きみのひだまりになりたい
結月ちゃんはどれも似合っちゃうんだろうな。左のピンクはまさしく結月ちゃんにぴったり。でも……わたしが、紺色かあ。浴衣はすてきだけど、どうだろう。着せられている感じにならないかな。この中なら、紺色よりも橙色のそれのほうが、合っているような気がしなくもない。
「まひるちゃんはどう思う?」
「わたし、は……」
言おうとした。考えていたこと、包み隠さず、正直に。今までそうしてきた。そうやって“友だち”をやっていた。
たとえば。
正直に言ったとして、笑われたら?
ううん。結月ちゃんは笑ったりしない。否定しないで、抱きとめてくれる。
それは、結月ちゃんがやさしいから?
本当は傷ついていたかもしれない。否定されて消沈したわたしみたいに。その傷を知らなかっただけかもしれない。わたしの作り笑顔に誰も気づかなかったみたいに。
わたし。わたしは。
やさしく、なかった……?
「まひるちゃん?」
「っ、あ、えっと……」
「?」
「わ、わたし、も、おそろい、いいと思う」
「いいよね、おそろい!」
はしゃぐ結月ちゃんに、心底ほっとした。引っかかりを覚えたのどが、すっと楽になる。
やはり合っていた。このうそは、ついてもいいうそだ。わたしも、結月ちゃんも、傷つけない。みんなにやさしいうそ。たとえ、そこに、自分の思いなど添えていなくても。

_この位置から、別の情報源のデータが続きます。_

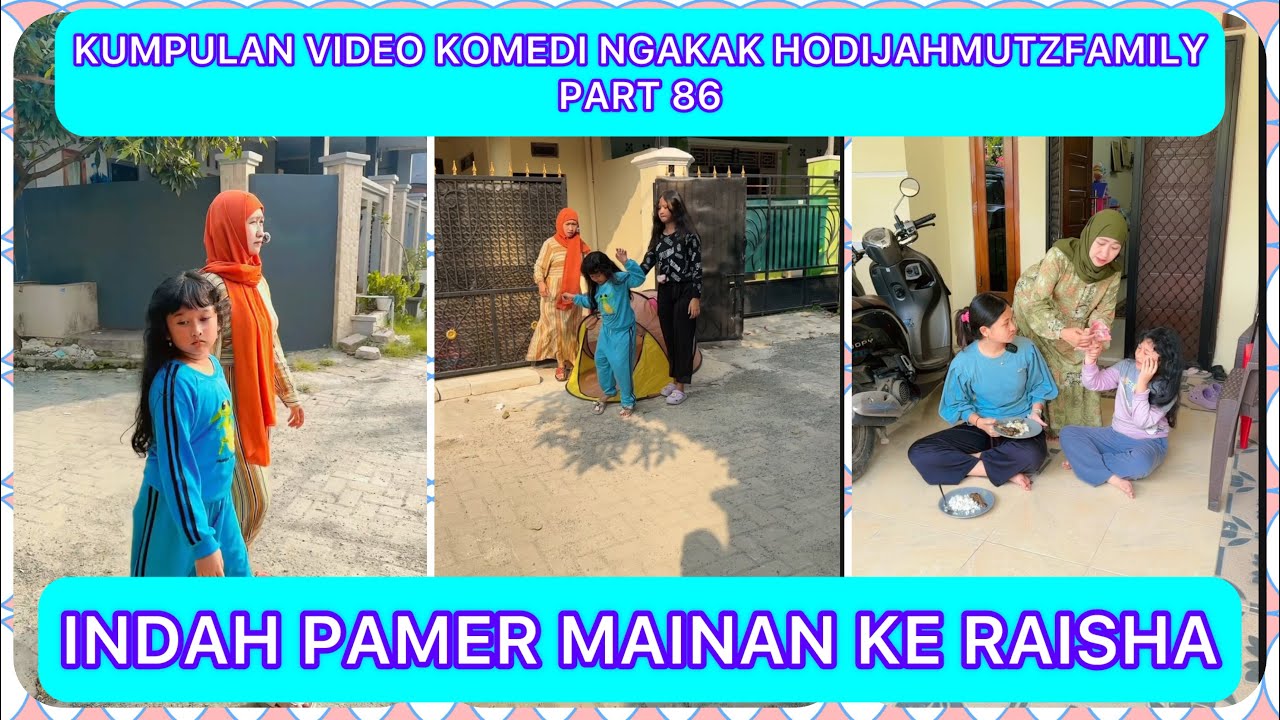 KUMPULAN VIDEO KOMEDI NGAKAK @HODIJAHMUTZFAMILY PART 86 | INDAH PAMER MAINAN KE RAISHA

「まひるちゃんは髪が長いだから、いろいろアレンジできそう。見なくてもわかる。ぜっっったいに浴衣姿きれい!」
「……そう、かな?」
「そうだよー! あたしも伸ばそうかなあ。あ、今からじゃ間に合わないか」
わたしは髪が長いほうがいい。こっちのほうが似合っている。結月ちゃんが言うんだからまちがいない。髪の毛を切ろうと思っていた、なんて、明かす必要なんかない。きっときれいじゃなくなるから。わたしらしくないから。だから。
言葉をごくんと生唾とともに押し返した。結月ちゃんはボブの髪を指先でくるくるといじりながら、とぼけたようにほころぶ。トゲが深くのめり込んでいくのを見て見ぬふりをして、わたしも愛想よく頬をたるませた。